Fatigue au volant : les signes qui doivent vous alerter avant de reprendre la route cet été

Un tiers des accidents mortels sur autoroute seraient liés à la somnolence au volant. Voici comment repérer les premiers signes avant de reprendre la route cet été, et pourquoi le café seul ne suffit jamais.

Fatigue au volant : les signes qui doivent vous alerter avant de reprendre la route cet été

Sur l'A7, un peu avant Valence, une voiture dérive doucement vers la bande d'arrêt d'urgence à 130 km/h.
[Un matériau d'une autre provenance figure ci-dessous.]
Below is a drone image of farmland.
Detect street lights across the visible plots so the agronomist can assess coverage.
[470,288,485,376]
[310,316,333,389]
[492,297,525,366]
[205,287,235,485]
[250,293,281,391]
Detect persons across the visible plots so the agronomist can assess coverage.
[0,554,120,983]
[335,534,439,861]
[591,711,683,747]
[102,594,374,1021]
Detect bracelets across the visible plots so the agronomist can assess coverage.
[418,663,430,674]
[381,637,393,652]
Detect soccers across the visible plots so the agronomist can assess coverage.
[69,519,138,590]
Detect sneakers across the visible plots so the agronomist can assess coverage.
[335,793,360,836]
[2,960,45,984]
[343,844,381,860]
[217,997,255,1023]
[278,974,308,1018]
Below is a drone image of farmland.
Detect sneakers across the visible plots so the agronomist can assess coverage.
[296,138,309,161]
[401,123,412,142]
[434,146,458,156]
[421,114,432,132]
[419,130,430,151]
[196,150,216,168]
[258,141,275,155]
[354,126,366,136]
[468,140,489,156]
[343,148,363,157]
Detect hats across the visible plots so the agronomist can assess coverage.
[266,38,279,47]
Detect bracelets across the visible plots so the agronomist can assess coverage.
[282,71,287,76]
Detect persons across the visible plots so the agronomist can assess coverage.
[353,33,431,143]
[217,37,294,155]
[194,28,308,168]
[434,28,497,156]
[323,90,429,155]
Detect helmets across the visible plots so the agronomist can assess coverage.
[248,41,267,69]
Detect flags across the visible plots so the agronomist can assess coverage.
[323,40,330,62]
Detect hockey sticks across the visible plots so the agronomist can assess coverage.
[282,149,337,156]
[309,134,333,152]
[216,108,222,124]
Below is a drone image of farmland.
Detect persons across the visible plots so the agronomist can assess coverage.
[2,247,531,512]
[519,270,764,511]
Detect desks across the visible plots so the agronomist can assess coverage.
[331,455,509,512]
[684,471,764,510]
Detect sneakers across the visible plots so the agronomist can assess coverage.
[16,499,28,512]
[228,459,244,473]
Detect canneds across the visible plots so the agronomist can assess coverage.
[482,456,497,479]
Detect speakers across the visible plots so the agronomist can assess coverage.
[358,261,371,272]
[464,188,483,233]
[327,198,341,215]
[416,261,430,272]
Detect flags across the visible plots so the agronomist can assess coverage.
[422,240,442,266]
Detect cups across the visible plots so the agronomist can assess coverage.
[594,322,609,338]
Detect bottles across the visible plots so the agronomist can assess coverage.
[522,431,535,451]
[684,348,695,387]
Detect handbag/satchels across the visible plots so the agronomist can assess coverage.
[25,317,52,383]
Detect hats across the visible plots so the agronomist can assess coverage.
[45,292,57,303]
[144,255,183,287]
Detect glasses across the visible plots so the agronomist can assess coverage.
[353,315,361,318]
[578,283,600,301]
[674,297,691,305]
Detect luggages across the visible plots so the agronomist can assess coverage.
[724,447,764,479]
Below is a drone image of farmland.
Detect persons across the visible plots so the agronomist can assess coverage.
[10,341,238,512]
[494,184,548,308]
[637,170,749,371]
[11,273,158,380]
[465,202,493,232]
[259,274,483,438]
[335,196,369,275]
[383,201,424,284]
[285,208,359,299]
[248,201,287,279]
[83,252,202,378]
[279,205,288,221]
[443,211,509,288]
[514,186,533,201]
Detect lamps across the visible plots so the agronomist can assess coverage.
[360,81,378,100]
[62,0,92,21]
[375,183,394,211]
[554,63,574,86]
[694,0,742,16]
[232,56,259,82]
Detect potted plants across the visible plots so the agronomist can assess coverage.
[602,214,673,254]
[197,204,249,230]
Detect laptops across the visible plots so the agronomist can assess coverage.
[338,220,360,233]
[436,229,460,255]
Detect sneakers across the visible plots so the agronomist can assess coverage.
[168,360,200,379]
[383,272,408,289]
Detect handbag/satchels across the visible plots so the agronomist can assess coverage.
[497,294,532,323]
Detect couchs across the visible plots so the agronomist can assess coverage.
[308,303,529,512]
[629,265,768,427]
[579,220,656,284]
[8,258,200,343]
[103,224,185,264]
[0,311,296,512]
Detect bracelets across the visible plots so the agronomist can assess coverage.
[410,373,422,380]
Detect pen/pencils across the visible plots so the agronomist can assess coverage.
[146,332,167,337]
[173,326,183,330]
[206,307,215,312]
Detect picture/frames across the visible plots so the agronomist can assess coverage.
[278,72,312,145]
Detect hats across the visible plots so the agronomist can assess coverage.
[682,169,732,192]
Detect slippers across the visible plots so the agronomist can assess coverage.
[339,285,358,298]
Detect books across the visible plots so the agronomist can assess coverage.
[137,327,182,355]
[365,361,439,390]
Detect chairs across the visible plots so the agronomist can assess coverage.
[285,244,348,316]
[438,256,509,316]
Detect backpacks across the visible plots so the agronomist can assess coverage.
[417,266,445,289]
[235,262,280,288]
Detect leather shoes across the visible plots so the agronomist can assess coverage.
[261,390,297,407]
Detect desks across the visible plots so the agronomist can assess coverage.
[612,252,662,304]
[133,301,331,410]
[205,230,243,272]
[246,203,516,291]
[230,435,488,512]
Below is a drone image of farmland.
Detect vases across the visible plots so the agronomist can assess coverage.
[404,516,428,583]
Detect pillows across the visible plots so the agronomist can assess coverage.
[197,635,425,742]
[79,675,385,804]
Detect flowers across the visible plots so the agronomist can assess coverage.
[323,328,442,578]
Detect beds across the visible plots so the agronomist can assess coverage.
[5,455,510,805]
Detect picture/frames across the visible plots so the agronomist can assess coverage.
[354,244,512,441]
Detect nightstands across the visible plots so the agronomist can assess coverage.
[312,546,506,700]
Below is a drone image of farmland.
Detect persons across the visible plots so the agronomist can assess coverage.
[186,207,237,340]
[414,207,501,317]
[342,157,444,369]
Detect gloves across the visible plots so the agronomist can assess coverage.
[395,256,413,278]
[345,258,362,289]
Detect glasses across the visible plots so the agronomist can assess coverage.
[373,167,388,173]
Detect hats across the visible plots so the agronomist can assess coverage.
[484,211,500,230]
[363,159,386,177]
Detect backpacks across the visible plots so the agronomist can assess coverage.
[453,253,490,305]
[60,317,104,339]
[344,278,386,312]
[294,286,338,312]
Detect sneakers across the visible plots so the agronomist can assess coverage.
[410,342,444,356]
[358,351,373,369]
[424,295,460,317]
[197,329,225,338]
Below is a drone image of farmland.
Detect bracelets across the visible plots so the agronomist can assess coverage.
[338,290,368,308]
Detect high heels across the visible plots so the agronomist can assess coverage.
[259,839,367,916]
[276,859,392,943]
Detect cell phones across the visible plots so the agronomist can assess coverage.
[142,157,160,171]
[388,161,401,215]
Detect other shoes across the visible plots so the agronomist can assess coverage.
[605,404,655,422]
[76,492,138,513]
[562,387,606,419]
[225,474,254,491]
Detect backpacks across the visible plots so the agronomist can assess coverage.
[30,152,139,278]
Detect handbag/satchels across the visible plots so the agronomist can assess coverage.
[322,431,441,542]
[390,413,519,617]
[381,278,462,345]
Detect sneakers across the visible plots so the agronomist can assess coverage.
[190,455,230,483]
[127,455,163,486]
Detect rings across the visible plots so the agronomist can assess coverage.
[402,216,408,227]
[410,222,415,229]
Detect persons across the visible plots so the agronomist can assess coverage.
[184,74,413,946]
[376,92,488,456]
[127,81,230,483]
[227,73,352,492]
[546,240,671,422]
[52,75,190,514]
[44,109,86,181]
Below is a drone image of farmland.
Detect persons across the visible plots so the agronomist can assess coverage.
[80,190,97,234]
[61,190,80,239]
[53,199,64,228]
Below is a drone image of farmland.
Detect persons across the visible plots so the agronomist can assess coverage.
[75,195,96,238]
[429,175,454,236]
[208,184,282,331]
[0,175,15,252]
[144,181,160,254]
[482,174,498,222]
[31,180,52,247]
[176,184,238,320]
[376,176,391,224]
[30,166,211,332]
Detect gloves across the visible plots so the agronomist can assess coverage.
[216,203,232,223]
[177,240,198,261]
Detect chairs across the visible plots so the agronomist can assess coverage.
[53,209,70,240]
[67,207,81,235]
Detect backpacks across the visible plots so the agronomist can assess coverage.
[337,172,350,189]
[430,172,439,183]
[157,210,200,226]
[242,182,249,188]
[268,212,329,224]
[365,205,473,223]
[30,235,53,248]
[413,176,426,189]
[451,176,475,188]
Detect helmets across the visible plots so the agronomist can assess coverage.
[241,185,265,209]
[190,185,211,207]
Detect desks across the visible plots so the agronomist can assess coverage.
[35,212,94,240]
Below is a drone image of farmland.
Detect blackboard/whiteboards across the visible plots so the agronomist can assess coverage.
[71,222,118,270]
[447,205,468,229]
Le conducteur ne dort pas au sens strict du terme — il vient de fermer les yeux trois secondes de trop, ce que les spécialistes appellent une micro-sieste involontaire. Ce scénario se répète des centaines de fois chaque été sur les grands axes qui mènent vers le Sud, souvent sans accident, parfois avec des conséquences dramatiques. Selon la Sécurité routière, la somnolence serait impliquée dans près d'un tiers des accidents mortels sur autoroute, ce qui en fait la première cause de mortalité sur ce type de réseau, devant l'alcool et la vitesse excessive réunis certaines années. Et pourtant, la plupart des conducteurs continuent de sous-estimer le phénomène, persuadés qu'ils sentiront venir le coup de fatigue suffisamment tôt pour réagir à temps. Ce n'est pourtant pas une question de volonté ni d'expérience au volant : les routiers professionnels s'endorment eux aussi, malgré des années de pratique, dès que le sommeil accumulé dans les jours précédents dépasse un certain seuil.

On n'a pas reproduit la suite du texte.